THE JUDGE’S VIEW ON APPEAL
Mr Justice Foskett upheld the Master’s decision.
The Master, who is very experienced in these matters, was of the clear view that, given the assertion of this professional negligence case, it would not be appropriate at this stage to shut out a detailed assessment of the Defendant’s bill of costs: it is possible that the issues raised in the forthcoming litigation may have a bearing on the detailed assessment in due course. In my view, it was not strictly necessary to look for a “material change in circumstances” since the consent order was made to justify such a decision. It was sufficient to say that the order should not be implemented in the situation prevailing at the time the court was invited to consider the issue. However, if it was necessary to look for a “material change in circumstances”, on the material before him, the Master was certainly entitled to come to that decision. He did not have the letter of 9 October 2015 before him and so it is impossible to know what influence that might have had on his decision. For my part, had I been considering the issue, I might have been less persuaded that there was such a change of circumstances (in the sense of a supervening event) for the reasons mentioned by Mr Munro, although, at the end of the day, the difference between the position taken in the 9 October 2015 letter and the most recent letter is stark: in the former, there is a wholly unspecific and general allegation of negligence; in the latter there is a fully particularised case. That could well be seen as a significantly changed position.
THE LEGAL PRINCIPLES
I might just add one matter in passing. The case of Thwaite v Thwaite  Fam 1, a decision of the Court of Appeal in a matrimonial finance case, was not referred to in Safin. It is authority for the proposition (see pp. 8-9) that where an order, even made by consent, is still executory “and one of the parties applies to the court to enforce the order, the court may refuse if, in the circumstances prevailing at the time of the application, it would be inequitable to do so”. Reliance for this proposition was placed upon Mullins v Howell (1879) 11 Ch D 763 and Purcell v F C Trigell Ltd 1 QB 358, 366-367. These cases were, of course, all pre-CPR, but the approach may still have a role to play now. If so, it would, in my view, have been a jurisdiction that could have been invoked in this case (see paragraph 14 above).

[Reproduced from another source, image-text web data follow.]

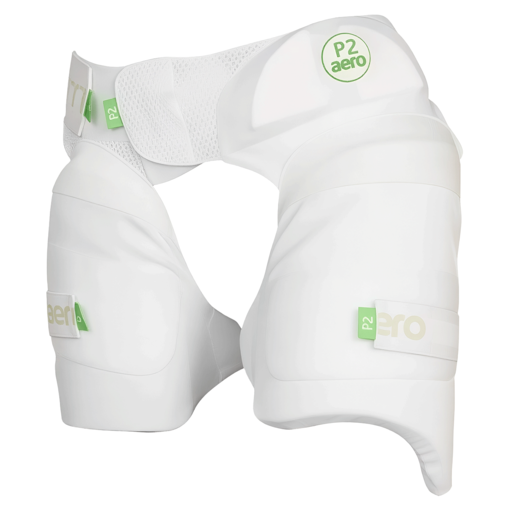 P2 Stripper Protection V7.0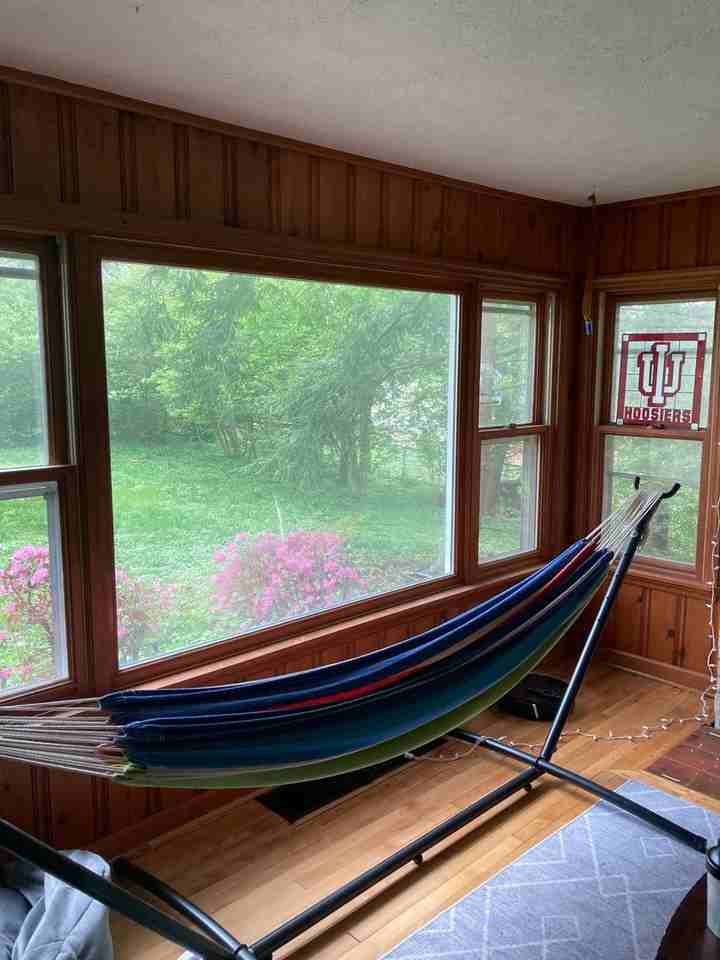 1615 E Matlock Rd - Photo 7 of 37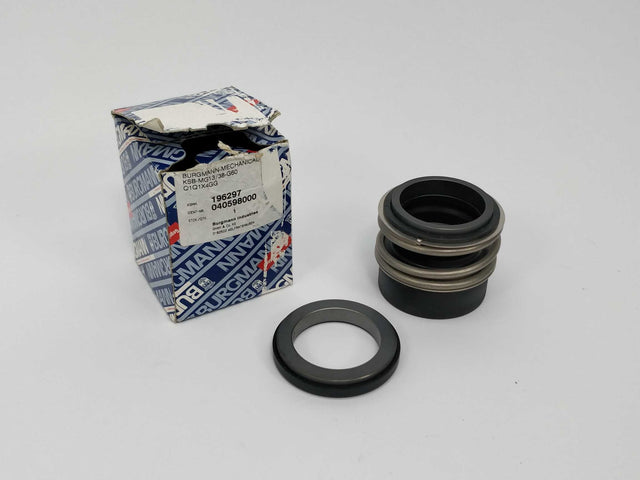 EAGLEBURGMANN KSBMG1338G60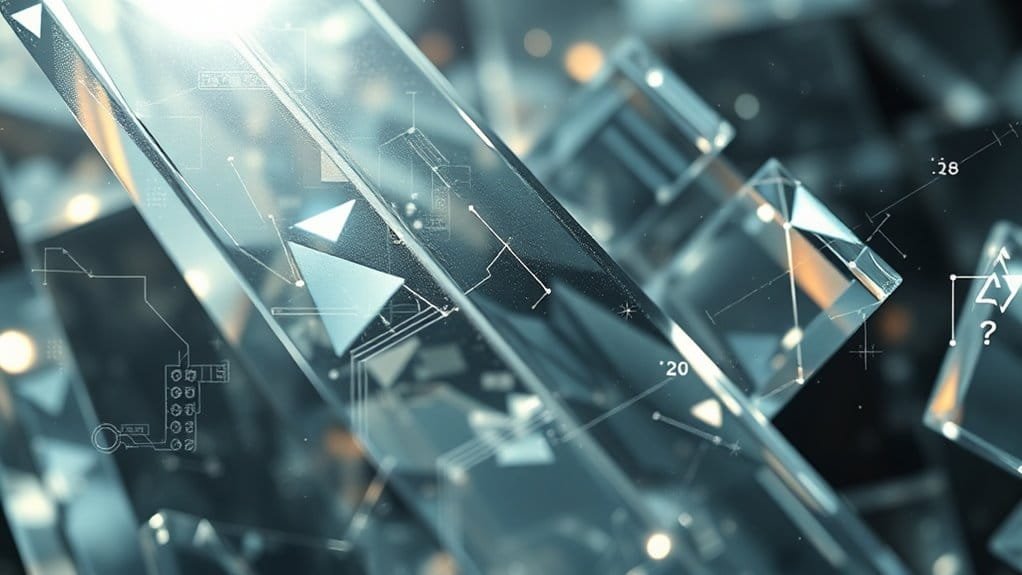 stealth addresses ring signatures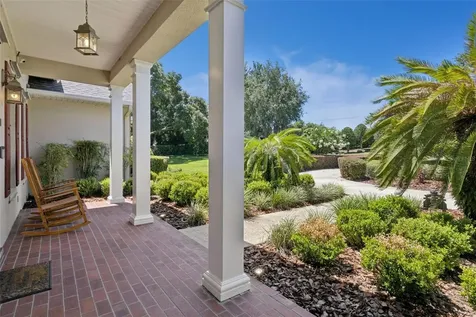 605 Old Mount Dora Road Eustis FL 32726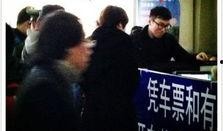 副导演爆料朱正庭视频,副导演揭露惊人内幕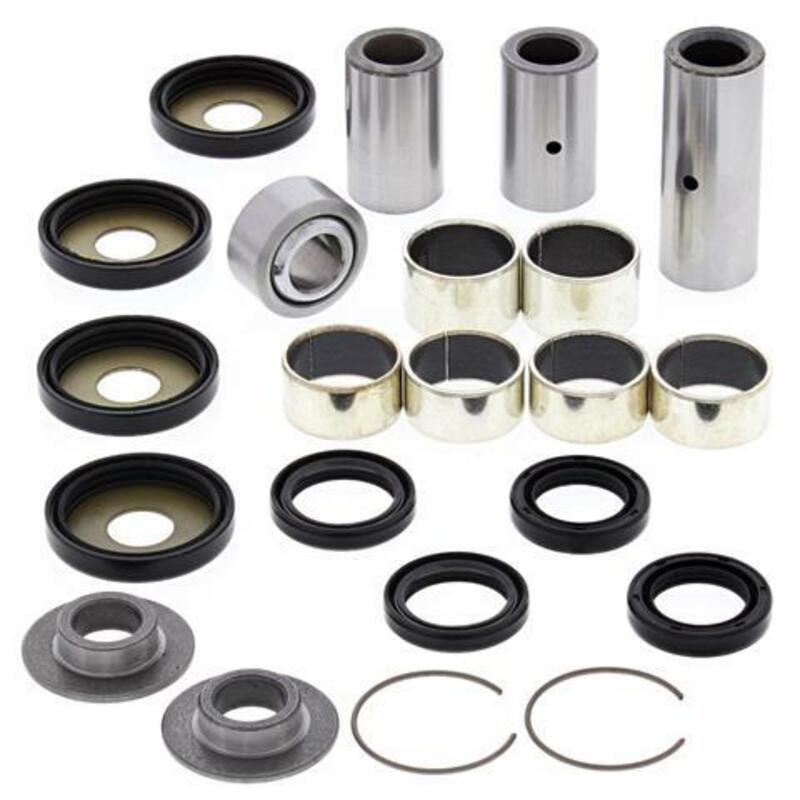 ALLBA LINKAGE BEARING KIT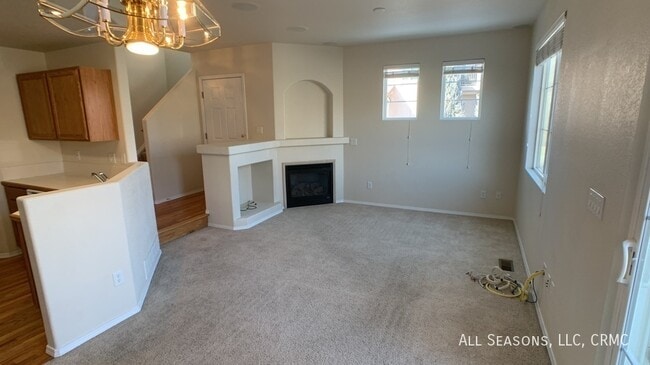 Photo - 7139 Sand Crest View House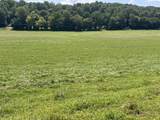 160 County Road 968 - Photo 16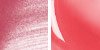 tarte rise & shine Plumping Lip Stain, cherry 1 ea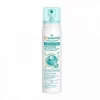 Puressentiel Spray Tonico Express Circolazione 100 Ml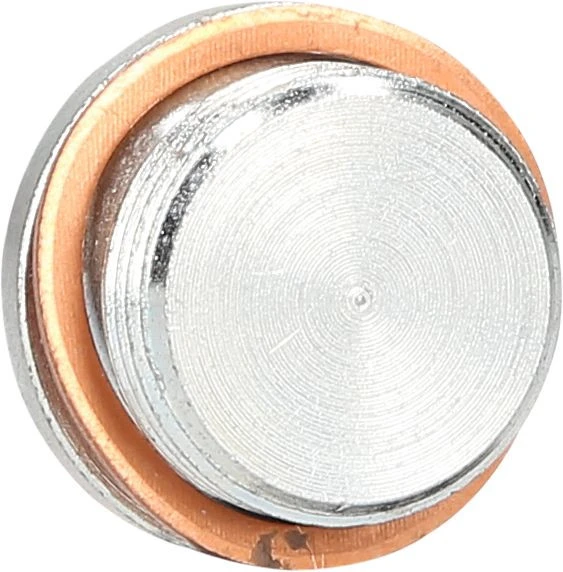 Bouchon de vidange d'huile KS Tools M22 x 15 x 13 mm pour Renault 430.0602 acquérir à bas prix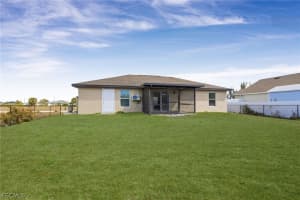 2210 7th Avenue, Cape Coral, FL 33993 - MLS#2026011773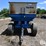 dmi-d475-image-2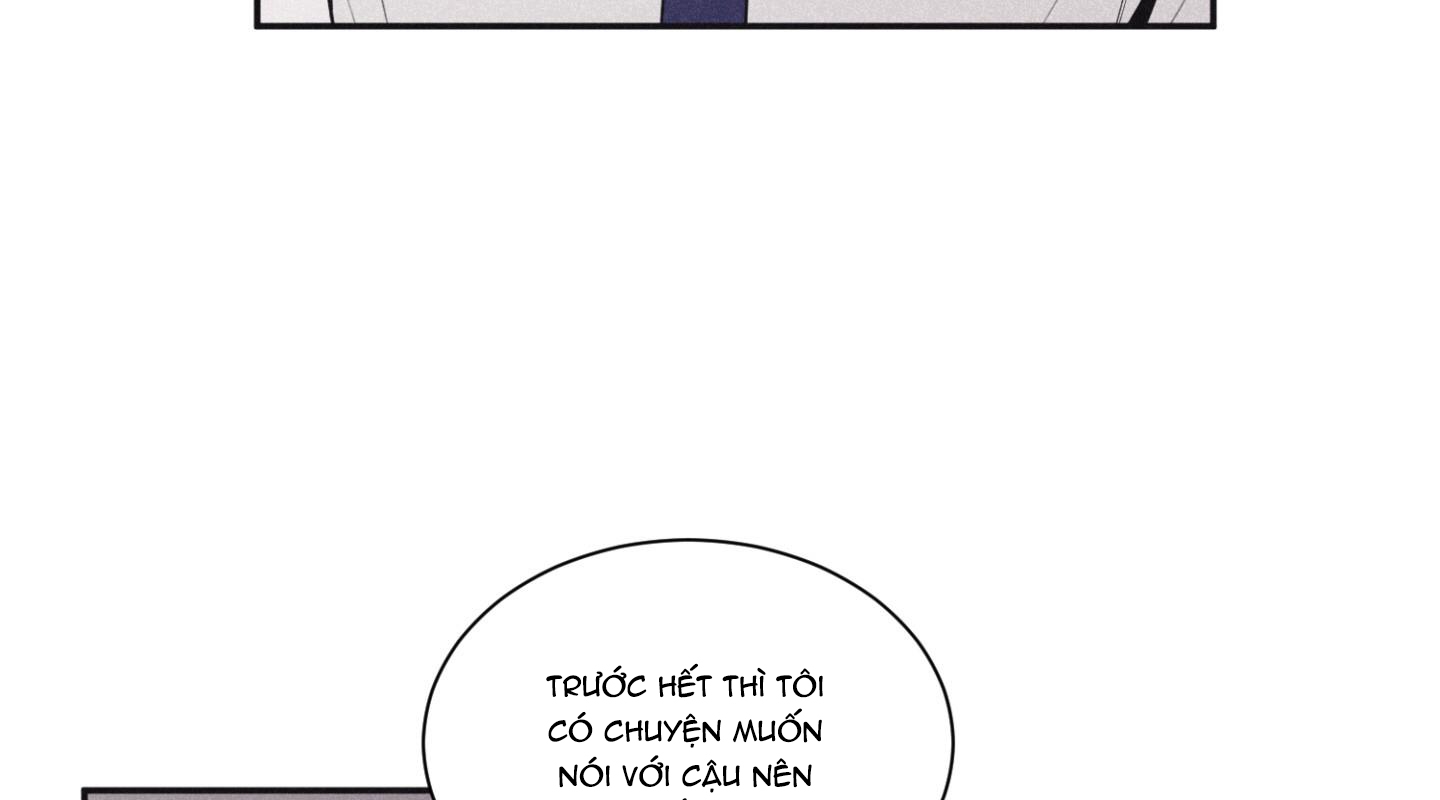 chiếu tướng chapter 71 25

The Master’s order was for an indefinite stay “pending resolution of the Claimants’ proposed claim for professional negligence against the Defendant” subject to the right to apply to the court in relation to this provision. Given the history, I would myself have been strongly minded to impose a time limit on the stay by reference to an appropriate date for the commencement of the proposed action. However, as Mr Mallalieu has reminded me, this did not form the subject of the appeal and, in any event, should be seen as a case-management decision which could not said to be wrong. With some reluctance, I accept those contentions. The Defendants’ protection in this regard must come from the “liberty to apply” provision.